> WHAT NEEDS TO BE DONE:
Rewrite every one of the records below as a numbered list, omitting any blank lines.

--- Begin RECORD LIST ---

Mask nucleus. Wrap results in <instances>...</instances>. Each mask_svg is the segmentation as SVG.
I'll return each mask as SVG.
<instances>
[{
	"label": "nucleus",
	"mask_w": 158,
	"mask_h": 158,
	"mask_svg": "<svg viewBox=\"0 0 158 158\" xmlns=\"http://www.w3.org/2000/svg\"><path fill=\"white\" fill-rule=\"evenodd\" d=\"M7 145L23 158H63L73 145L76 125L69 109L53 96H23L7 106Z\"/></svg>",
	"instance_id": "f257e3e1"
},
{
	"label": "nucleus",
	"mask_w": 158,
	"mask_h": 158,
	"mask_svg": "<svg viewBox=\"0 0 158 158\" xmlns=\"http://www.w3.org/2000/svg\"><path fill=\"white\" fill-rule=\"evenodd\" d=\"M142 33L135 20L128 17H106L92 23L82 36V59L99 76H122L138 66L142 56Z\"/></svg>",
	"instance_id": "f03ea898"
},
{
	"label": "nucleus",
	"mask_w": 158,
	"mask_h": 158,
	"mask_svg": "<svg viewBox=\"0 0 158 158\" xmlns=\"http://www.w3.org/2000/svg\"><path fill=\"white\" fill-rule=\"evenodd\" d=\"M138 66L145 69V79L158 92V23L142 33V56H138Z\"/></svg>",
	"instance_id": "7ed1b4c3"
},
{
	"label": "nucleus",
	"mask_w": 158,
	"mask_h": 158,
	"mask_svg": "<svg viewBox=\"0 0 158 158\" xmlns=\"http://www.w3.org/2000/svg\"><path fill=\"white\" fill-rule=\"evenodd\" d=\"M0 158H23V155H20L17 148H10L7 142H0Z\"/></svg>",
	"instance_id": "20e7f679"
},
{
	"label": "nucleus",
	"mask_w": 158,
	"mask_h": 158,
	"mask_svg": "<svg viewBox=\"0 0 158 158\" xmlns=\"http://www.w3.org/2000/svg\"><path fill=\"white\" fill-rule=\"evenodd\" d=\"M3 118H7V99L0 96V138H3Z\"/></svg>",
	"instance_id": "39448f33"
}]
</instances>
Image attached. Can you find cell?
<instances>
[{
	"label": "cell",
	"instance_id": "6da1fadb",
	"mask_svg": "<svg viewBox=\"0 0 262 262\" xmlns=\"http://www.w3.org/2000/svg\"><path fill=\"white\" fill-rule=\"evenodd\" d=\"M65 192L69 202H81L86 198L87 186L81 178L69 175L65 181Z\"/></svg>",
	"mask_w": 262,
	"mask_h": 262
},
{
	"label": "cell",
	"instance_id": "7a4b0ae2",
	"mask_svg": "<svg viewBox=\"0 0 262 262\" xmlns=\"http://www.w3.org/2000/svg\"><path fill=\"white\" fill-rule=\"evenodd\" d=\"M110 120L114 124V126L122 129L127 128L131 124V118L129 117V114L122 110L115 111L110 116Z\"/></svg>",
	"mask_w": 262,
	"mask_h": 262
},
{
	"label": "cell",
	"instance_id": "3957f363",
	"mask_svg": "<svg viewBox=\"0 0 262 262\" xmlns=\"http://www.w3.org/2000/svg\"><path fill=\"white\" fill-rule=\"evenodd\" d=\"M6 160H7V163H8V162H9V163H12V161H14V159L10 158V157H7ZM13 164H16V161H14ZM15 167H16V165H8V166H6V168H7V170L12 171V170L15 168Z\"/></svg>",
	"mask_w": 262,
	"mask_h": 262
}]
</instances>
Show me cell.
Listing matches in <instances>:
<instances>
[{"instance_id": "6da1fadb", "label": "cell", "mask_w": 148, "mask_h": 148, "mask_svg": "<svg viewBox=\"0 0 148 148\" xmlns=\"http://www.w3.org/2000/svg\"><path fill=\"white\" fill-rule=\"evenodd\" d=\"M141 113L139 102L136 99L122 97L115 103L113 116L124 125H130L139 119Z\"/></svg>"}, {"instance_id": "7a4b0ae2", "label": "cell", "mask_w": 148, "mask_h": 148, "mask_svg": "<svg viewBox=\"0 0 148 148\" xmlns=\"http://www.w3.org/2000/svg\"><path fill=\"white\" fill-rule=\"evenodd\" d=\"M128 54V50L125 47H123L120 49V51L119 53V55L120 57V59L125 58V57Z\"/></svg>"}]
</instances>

--- End RECORD LIST ---

> SOLVED PROBLEM:
1. Mask nucleus. Wrap results in <instances>...</instances>. Each mask_svg is the segmentation as SVG.
2. I'll return each mask as SVG.
3. <instances>
4. [{
5. 	"label": "nucleus",
6. 	"mask_w": 158,
7. 	"mask_h": 158,
8. 	"mask_svg": "<svg viewBox=\"0 0 158 158\" xmlns=\"http://www.w3.org/2000/svg\"><path fill=\"white\" fill-rule=\"evenodd\" d=\"M7 145L23 158H63L73 145L76 125L69 109L53 96H23L7 106Z\"/></svg>",
9. 	"instance_id": "f257e3e1"
10. },
11. {
12. 	"label": "nucleus",
13. 	"mask_w": 158,
14. 	"mask_h": 158,
15. 	"mask_svg": "<svg viewBox=\"0 0 158 158\" xmlns=\"http://www.w3.org/2000/svg\"><path fill=\"white\" fill-rule=\"evenodd\" d=\"M142 33L135 20L128 17H106L92 23L82 36V59L99 76H122L138 66L142 56Z\"/></svg>",
16. 	"instance_id": "f03ea898"
17. },
18. {
19. 	"label": "nucleus",
20. 	"mask_w": 158,
21. 	"mask_h": 158,
22. 	"mask_svg": "<svg viewBox=\"0 0 158 158\" xmlns=\"http://www.w3.org/2000/svg\"><path fill=\"white\" fill-rule=\"evenodd\" d=\"M138 66L145 69V79L158 92V23L142 33V56H138Z\"/></svg>",
23. 	"instance_id": "7ed1b4c3"
24. },
25. {
26. 	"label": "nucleus",
27. 	"mask_w": 158,
28. 	"mask_h": 158,
29. 	"mask_svg": "<svg viewBox=\"0 0 158 158\" xmlns=\"http://www.w3.org/2000/svg\"><path fill=\"white\" fill-rule=\"evenodd\" d=\"M0 158H23V155H20L17 148H10L7 142H0Z\"/></svg>",
30. 	"instance_id": "20e7f679"
31. },
32. {
33. 	"label": "nucleus",
34. 	"mask_w": 158,
35. 	"mask_h": 158,
36. 	"mask_svg": "<svg viewBox=\"0 0 158 158\" xmlns=\"http://www.w3.org/2000/svg\"><path fill=\"white\" fill-rule=\"evenodd\" d=\"M3 118H7V99L0 96V138H3Z\"/></svg>",
37. 	"instance_id": "39448f33"
38. }]
39. </instances>
40. Image attached. Can you find cell?
41. <instances>
42. [{
43. 	"label": "cell",
44. 	"instance_id": "6da1fadb",
45. 	"mask_svg": "<svg viewBox=\"0 0 262 262\" xmlns=\"http://www.w3.org/2000/svg\"><path fill=\"white\" fill-rule=\"evenodd\" d=\"M65 192L69 202H81L86 198L87 186L81 178L69 175L65 181Z\"/></svg>",
46. 	"mask_w": 262,
47. 	"mask_h": 262
48. },
49. {
50. 	"label": "cell",
51. 	"instance_id": "7a4b0ae2",
52. 	"mask_svg": "<svg viewBox=\"0 0 262 262\" xmlns=\"http://www.w3.org/2000/svg\"><path fill=\"white\" fill-rule=\"evenodd\" d=\"M110 120L114 124V126L122 129L127 128L131 124V118L129 117V114L122 110L115 111L110 116Z\"/></svg>",
53. 	"mask_w": 262,
54. 	"mask_h": 262
55. },
56. {
57. 	"label": "cell",
58. 	"instance_id": "3957f363",
59. 	"mask_svg": "<svg viewBox=\"0 0 262 262\" xmlns=\"http://www.w3.org/2000/svg\"><path fill=\"white\" fill-rule=\"evenodd\" d=\"M6 160H7V163H8V162H9V163H12V161H14V159L10 158V157H7ZM13 164H16V161H14ZM15 167H16V165H8V166H6V168H7V170L12 171V170L15 168Z\"/></svg>",
60. 	"mask_w": 262,
61. 	"mask_h": 262
62. }]
63. </instances>
64. Show me cell.
65. Listing matches in <instances>:
66. <instances>
67. [{"instance_id": "6da1fadb", "label": "cell", "mask_w": 148, "mask_h": 148, "mask_svg": "<svg viewBox=\"0 0 148 148\" xmlns=\"http://www.w3.org/2000/svg\"><path fill=\"white\" fill-rule=\"evenodd\" d=\"M141 113L139 102L136 99L122 97L115 103L113 116L124 125H130L139 119Z\"/></svg>"}, {"instance_id": "7a4b0ae2", "label": "cell", "mask_w": 148, "mask_h": 148, "mask_svg": "<svg viewBox=\"0 0 148 148\" xmlns=\"http://www.w3.org/2000/svg\"><path fill=\"white\" fill-rule=\"evenodd\" d=\"M128 54V50L125 47H123L120 49V51L119 53V55L120 57V59L125 58V57Z\"/></svg>"}]
68. </instances>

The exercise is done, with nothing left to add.